
and management of institutional spaces for leprosy control in Ogoja Province generated a bureaucratic accommodation between the government, mission and local communities which differed, both by degree, and absolutely, from any administrative machinery that had been in place earlier in the colonial history of Ogoja. The development of the RCM Ogoja Leprosy Scheme in the decade after 1945 resulted in a set of ordered interventions into the organisation of resources and of political recourse within the hinterland covered by the scheme. The land-extensive nature of early leprosy settlements and villages gave

the missionary Catholic Church an important stake in the delineation and policing of strategic and contested borders between ethnic groups, and in so doing, helped to constitute ethnicity in an absolute relation with the concepts of territory and ownership. The discursive labours involved in establishing the competencies and spheres of influence of the church, the colonial administration and political actors within local communities are clearly reflected in the record of conflict over taxation, payment, markets and resource rights, while the uneasy distinction between such fiduciary categories provides a strong index of the nature and course of changes wrought by such a large-scale intervention as a leprosy control scheme. The political techniques which evolved from the context of leprosy control

in Ogoja had a decisive impact on the framing and execution of development, welfare and infrastructural projects during the colonial period, as well as on the course of medical innovation in leprosy, and more broadly, throughout the province. The refiguring of the leprosy patient as a strategic resource, resulting from a sense of ‘clan’ ownership of and responsibility for

leprosy sufferers among its people, helped to normalise and provide a basis for new interpretations of political relations and power structures in the territory at large. The coalescing languages of entitlement and development2

gave rise to novel strategies for bargaining, discriminating and petitioning, amid rapid change in the political economy of late colonial Ogoja. I begin this chapter by examining the confrontation in practice between

the aspirational language of leprosy control elaborated by Dr. Joseph Barnes in his original proposals for leprosy control in Ogoja, and the unexpected everyday problems of negotiating and instituting sites and structures for the leprosy villages as the planned extension of these proposals. This material offers an introduction to how contentious issues regarding land, labour, duty and taxation were broached and managed in the context of an early extension of colonial development policy in a locality hitherto peripheral to imperial infrastructural concerns. The rather haphazard methods employed in response to obstacles in

implementing the RCM Ogoja Leprosy Scheme rapidly invited official scrutiny by a raft of colonial administrative bodies. Subject to an array of inspections, supervisions and investigations, the mission was effectively forced to evolve a defensive strategy in order to anchor and safeguard its material and professional investments. This process would enable the mission to formulate policies on Catholic health-care in the face of increasingly secular and global tendencies in the administration of public health and disease control. Here, I examine the material correlatives of this broader intellectual pro-

cess, at the level of local politics, thus providing texture to the accounts of the relation between the mission and the ostensibly secular late-and postcolonial development agendas and policies.3 I show how the RCM Ogoja Leprosy Scheme mediated local expression and reception of global initiatives, how it imbued the rhetoric of development with quasi-spiritual dimensions, and how it helped organise access to strategic resources, creating in the process a Catholic language of entitlement and underpinning an iteration of modernity as much political as medical.

GIVEN ENTRIES:
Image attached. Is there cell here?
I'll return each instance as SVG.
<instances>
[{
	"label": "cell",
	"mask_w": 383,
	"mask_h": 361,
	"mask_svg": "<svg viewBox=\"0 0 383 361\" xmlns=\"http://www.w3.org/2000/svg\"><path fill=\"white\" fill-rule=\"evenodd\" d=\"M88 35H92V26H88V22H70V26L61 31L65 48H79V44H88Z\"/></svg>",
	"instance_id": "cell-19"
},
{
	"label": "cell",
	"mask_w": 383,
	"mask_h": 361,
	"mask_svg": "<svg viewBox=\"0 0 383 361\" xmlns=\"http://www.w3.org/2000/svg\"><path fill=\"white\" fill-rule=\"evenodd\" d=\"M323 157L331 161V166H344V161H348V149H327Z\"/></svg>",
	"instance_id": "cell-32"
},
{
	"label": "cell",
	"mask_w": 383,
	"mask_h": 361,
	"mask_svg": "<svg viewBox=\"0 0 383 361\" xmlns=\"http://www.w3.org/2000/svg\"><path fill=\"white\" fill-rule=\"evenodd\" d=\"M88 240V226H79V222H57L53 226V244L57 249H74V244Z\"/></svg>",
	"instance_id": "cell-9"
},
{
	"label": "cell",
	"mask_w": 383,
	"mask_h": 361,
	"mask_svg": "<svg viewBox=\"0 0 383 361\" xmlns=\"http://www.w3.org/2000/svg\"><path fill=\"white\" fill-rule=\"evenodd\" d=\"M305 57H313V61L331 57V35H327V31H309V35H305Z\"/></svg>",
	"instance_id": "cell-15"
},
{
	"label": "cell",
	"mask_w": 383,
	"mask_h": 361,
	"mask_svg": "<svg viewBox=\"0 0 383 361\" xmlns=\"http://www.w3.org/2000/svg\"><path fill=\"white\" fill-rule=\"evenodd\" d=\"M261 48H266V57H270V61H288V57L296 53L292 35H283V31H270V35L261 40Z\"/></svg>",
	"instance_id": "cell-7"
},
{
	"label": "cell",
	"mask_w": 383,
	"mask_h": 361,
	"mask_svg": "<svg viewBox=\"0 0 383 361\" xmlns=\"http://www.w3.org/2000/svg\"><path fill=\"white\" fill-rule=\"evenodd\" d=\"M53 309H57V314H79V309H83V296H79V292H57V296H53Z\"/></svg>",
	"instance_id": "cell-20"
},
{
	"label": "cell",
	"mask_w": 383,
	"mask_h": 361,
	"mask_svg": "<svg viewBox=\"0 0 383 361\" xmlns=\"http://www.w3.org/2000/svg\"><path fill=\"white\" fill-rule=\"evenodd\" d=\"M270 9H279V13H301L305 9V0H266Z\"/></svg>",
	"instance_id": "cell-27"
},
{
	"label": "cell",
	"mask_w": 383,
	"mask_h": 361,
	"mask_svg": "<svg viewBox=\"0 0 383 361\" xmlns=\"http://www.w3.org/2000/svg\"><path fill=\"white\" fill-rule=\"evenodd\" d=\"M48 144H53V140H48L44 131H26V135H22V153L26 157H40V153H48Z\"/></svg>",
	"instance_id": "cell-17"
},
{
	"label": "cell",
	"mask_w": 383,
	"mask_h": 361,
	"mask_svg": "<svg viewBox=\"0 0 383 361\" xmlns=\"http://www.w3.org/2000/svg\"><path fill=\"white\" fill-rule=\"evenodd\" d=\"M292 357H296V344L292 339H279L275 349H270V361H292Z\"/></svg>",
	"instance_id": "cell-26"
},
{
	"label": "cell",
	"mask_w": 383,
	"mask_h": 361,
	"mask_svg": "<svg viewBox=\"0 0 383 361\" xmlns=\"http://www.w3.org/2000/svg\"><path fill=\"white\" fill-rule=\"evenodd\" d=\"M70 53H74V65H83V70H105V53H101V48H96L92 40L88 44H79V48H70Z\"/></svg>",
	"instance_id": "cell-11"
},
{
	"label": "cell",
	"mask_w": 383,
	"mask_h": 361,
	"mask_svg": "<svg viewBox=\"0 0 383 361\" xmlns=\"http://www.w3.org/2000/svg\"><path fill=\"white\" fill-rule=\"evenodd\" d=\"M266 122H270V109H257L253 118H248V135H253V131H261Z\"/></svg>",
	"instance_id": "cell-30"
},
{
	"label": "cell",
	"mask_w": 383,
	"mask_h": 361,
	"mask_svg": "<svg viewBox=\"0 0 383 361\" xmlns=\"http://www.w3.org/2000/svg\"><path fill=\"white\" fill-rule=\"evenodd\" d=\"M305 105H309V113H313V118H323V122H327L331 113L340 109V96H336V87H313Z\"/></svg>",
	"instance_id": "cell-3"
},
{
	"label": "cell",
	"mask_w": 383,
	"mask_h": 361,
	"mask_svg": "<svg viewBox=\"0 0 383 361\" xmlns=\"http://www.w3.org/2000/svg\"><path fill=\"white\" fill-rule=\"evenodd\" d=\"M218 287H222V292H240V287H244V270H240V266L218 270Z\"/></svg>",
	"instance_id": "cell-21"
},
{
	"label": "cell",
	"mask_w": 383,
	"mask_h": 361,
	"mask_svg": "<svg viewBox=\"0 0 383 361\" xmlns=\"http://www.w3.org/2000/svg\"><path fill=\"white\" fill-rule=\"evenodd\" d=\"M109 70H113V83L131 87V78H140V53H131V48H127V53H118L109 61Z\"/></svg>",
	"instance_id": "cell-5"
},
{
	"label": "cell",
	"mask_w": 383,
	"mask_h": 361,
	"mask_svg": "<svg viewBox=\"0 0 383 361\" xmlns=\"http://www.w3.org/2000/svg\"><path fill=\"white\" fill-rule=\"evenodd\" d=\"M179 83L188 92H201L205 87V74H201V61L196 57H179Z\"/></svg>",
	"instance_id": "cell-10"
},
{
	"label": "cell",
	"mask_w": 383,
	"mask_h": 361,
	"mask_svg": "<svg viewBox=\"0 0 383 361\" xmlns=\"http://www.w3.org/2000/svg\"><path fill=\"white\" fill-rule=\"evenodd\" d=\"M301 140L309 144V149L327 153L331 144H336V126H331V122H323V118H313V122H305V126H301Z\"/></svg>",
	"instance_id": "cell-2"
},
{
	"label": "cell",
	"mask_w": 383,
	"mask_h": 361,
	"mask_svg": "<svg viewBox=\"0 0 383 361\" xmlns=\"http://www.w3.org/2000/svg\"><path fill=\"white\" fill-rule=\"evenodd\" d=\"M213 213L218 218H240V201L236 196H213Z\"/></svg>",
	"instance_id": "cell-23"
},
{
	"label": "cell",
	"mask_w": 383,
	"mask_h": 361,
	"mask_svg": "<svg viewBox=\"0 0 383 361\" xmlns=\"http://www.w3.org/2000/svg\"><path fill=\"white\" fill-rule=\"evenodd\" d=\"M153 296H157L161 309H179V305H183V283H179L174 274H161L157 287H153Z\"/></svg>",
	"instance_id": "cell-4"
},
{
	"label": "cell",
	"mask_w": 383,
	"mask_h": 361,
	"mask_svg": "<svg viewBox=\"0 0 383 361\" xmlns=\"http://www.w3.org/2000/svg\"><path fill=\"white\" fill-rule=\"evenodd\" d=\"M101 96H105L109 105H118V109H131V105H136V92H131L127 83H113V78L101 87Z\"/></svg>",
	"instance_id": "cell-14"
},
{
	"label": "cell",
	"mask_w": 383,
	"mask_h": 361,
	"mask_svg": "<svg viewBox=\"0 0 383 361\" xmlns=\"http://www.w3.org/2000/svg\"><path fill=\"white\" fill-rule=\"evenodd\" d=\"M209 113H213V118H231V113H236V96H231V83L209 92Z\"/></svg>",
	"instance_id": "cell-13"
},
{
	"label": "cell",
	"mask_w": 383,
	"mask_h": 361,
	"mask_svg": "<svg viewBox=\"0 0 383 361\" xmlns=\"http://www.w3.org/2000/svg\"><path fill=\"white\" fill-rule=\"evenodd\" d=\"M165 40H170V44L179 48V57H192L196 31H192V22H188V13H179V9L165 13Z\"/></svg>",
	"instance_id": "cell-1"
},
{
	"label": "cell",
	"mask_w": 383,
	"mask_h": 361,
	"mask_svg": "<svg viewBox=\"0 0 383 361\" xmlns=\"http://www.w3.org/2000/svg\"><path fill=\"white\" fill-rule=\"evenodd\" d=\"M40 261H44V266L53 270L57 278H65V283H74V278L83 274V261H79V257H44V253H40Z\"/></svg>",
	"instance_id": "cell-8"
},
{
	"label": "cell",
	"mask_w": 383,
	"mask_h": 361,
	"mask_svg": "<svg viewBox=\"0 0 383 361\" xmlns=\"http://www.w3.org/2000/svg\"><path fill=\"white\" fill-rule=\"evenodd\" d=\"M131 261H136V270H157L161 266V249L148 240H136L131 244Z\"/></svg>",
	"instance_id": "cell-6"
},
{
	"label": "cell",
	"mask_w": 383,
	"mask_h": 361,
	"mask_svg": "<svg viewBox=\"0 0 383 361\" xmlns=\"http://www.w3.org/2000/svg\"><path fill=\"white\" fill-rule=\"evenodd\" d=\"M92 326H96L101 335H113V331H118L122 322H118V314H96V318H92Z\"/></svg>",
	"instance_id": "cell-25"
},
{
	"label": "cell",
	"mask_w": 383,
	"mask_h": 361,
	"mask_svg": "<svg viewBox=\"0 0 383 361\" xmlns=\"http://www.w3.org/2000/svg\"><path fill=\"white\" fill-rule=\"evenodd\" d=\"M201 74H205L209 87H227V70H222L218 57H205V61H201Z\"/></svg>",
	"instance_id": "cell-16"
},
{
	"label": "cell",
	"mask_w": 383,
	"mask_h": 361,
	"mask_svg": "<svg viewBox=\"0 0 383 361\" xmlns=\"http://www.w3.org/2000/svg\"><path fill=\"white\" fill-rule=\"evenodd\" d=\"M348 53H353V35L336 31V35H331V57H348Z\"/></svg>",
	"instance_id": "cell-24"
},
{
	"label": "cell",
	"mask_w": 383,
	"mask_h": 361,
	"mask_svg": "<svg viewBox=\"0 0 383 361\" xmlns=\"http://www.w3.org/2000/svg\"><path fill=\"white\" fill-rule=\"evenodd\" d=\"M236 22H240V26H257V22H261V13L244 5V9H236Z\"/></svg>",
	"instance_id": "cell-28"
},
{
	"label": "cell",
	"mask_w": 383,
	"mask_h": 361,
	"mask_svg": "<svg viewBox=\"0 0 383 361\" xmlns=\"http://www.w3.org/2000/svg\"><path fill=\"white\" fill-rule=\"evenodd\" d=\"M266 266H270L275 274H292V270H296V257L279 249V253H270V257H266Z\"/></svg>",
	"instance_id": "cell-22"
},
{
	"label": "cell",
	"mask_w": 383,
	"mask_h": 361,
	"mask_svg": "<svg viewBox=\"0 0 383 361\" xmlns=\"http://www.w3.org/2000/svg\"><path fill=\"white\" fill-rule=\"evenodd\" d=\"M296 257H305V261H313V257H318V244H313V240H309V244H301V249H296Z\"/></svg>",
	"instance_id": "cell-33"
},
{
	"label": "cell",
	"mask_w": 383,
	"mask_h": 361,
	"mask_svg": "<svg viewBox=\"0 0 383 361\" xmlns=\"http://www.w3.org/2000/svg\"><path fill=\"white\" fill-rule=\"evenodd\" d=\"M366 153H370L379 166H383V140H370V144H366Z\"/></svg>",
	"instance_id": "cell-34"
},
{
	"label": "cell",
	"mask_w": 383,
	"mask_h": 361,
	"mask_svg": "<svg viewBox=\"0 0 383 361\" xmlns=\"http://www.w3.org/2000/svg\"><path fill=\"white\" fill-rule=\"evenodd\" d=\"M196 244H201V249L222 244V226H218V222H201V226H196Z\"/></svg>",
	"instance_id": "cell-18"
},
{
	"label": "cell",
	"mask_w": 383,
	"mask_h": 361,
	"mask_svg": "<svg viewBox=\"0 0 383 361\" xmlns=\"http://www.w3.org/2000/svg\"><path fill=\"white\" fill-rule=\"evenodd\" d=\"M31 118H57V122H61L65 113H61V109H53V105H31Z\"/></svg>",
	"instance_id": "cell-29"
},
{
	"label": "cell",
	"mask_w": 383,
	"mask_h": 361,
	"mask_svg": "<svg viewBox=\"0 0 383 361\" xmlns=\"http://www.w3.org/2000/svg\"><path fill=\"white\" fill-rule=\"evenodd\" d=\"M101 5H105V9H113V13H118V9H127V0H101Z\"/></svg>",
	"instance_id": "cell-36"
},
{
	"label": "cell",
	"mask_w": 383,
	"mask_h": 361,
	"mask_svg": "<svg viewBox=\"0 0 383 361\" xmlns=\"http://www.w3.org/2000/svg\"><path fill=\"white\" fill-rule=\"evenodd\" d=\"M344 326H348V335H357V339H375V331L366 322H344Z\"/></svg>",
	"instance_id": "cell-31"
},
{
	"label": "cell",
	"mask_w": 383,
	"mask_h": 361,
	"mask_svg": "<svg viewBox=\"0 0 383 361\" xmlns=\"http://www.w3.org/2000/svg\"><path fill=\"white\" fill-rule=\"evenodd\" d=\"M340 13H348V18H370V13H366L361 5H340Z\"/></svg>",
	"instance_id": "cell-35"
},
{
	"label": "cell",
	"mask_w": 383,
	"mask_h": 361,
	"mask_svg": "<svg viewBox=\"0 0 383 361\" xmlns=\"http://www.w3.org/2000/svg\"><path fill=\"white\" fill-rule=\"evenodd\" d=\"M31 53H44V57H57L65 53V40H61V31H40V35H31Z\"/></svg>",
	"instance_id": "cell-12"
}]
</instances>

TASKS TO CARRY OUT:
a) In the passage on leprosy control in Ogoja, who drew up the original proposals for leprosy control there?
b) Write out the part of the passage on leprosy control in Ogoja that starts at the words "cess, at the" and stops after the words "political as medical.".

RESULTS BY TASK:
a) Dr. Joseph Barnes.

b)
cess, at the level of local politics, thus providing texture to the accounts of the relation between the mission and the ostensibly secular late-and postcolonial development agendas and policies.3 I show how the RCM Ogoja Leprosy Scheme mediated local expression and reception of global initiatives, how it imbued the rhetoric of development with quasi-spiritual dimensions, and how it helped organise access to strategic resources, creating in the process a Catholic language of entitlement and underpinning an iteration of modernity as much political as medical.